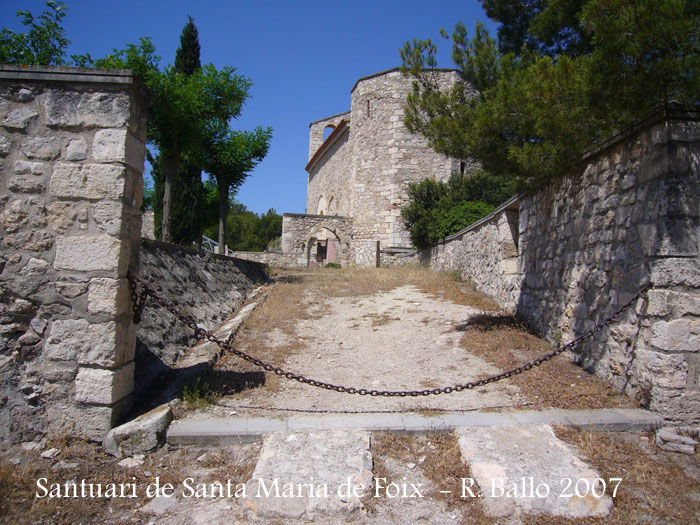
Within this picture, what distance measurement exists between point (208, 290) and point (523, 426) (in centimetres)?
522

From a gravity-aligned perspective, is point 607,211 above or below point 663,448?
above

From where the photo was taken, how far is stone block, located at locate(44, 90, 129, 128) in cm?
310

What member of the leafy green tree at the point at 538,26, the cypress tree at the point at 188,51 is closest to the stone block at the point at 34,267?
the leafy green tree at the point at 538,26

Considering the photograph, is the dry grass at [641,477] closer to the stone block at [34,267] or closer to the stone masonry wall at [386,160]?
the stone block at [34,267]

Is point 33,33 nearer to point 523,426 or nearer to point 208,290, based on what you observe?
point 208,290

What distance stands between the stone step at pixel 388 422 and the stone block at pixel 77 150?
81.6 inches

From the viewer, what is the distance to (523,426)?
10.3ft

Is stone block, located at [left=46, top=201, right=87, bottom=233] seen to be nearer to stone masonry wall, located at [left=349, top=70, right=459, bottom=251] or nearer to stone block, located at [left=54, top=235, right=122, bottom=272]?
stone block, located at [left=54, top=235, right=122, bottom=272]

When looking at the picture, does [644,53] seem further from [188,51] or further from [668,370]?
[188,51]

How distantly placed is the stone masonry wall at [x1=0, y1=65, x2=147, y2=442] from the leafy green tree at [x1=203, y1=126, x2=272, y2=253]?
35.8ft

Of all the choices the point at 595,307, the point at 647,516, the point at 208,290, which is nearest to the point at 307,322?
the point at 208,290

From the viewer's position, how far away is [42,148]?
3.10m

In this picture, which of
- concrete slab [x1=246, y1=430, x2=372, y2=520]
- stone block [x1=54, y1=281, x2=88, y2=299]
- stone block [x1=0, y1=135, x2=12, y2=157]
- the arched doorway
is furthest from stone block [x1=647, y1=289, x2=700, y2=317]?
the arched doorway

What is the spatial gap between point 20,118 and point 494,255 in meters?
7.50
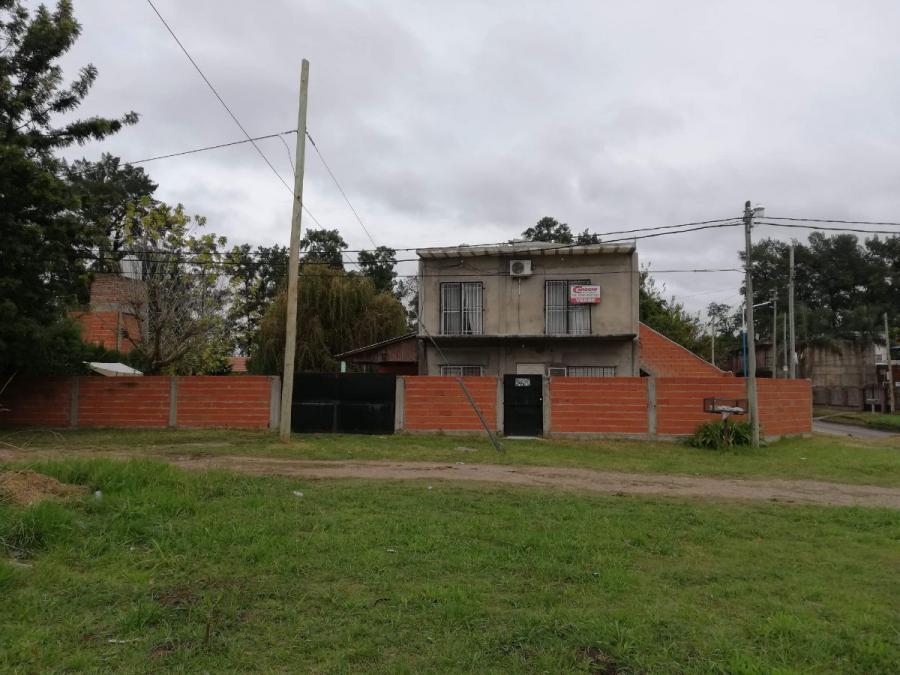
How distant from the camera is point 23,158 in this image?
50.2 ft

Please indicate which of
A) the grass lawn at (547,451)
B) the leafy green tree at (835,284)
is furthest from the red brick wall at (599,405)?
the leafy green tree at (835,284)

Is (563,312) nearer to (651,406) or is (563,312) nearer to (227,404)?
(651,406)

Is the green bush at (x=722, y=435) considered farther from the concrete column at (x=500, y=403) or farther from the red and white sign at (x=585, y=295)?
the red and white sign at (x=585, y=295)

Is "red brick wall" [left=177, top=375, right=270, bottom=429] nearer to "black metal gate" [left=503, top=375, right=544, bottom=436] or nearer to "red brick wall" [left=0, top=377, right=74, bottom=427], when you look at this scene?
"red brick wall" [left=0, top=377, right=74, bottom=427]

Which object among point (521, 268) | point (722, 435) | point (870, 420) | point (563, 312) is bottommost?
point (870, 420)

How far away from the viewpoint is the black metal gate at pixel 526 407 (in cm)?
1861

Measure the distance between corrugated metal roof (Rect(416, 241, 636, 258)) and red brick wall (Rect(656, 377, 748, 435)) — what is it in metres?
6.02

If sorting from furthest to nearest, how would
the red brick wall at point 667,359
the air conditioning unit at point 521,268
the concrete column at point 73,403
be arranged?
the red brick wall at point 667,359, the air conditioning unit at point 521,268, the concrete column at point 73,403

===============

DO THIS:
Please find every line in the data above that contains the string "nearest" and copy each of those lines in full. Case matters.

TASK SOLUTION:
Of all the choices the point at 595,307, the point at 647,516, the point at 208,290, which is nearest to the point at 307,322?
If sorting from furthest to nearest, how would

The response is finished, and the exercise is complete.